New York Daily News

YEAR-END TAX TIPS

- BY DENIS SLATTERY

THE GOP TAX plan that President Trump signed into law Friday lays out major changes to just about every facet of the nation’s tax code in the coming years. The law takes effect Jan.1, but there are steps that many taxpayers can take before New Year’s Day to make the most of the remaining days of 2017:

PROPERTY TAX

Gov. Cuomo on Friday signed an emergency order that might help homeowners ease the burden imposed by the tax plan reducing federal deductions for state and local taxes. The order allows New Yorkers to pay at least some of their 2018 property taxes before the start of the new year, giving homeowners one last chance to take full advantage of the federal deduction for state and local taxes. The new tax law limits the so-called SALT deduction to $10,000.

INCOME

Starting Jan. 1, many taxpayers will find themselves in a lower tax bracket under the new law.

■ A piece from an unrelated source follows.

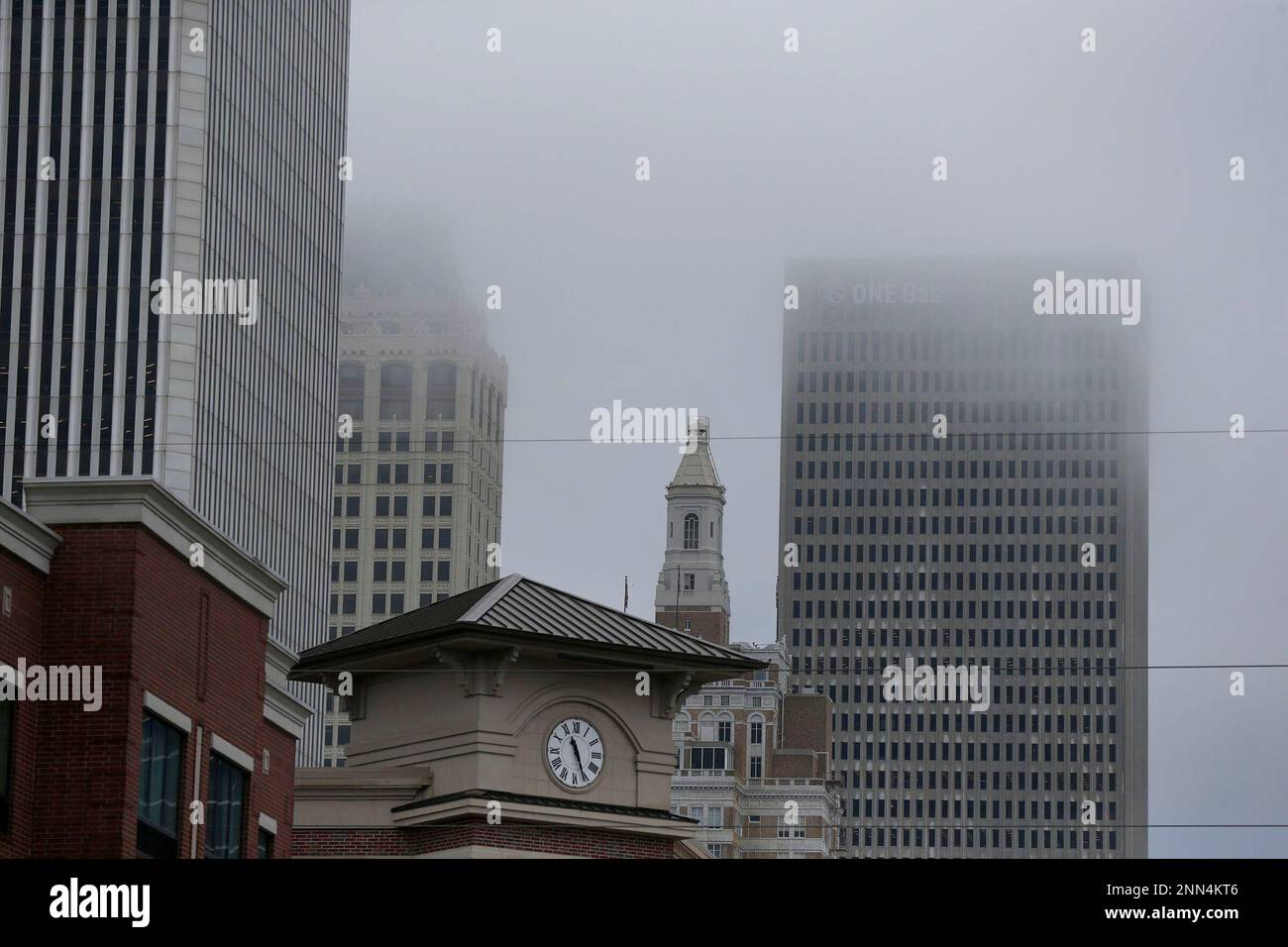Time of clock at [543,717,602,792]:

For example, a middle class married couple making a combined $80,000 will be in a 22% tax bracket next year, compared with 25% under the current law. For those taxpayers receiving year-end bonuses it could be beneficial to ask for a deferment until 2018. Contractor­s could ask clients to pay outstandin­g bills after Jan. 1. Small business owners can also consider pushing their own income payouts into the new year.

CHARITY

The deduction for charitable contributi­ons stays the same, but with standard deductions doubling, itemizing will no longer pay off for many taxpayers, who are better off beefing up donations before the end of this year to help reduce 2017 income, while rates are higher.

MEDICAL COSTS

Those with high medical costs have a little bit of leeway, as the new law allows people whose unreimburs­ed medical expenses exceed 7.5% of their adjusted gross income to claim a deduction for those expenses in 2017 and 2018. Then it is scheduled to revert to 10%.

DIVORCE

The tax bill could also lead to an uptick in divorces in 2018. If taxpayers are thinking about splitting up, they should do so within the next year before the tax bill scraps a 75-year-old tax deduction for alimony payments. The new rules won’t affect anyone who divorces or signs a separation agreement before 2019. In any divorce after Dec. 31, 2018, the spouse paying alimony can’t deduct it, and the spouse receiving the money no longer has to pay taxes on it.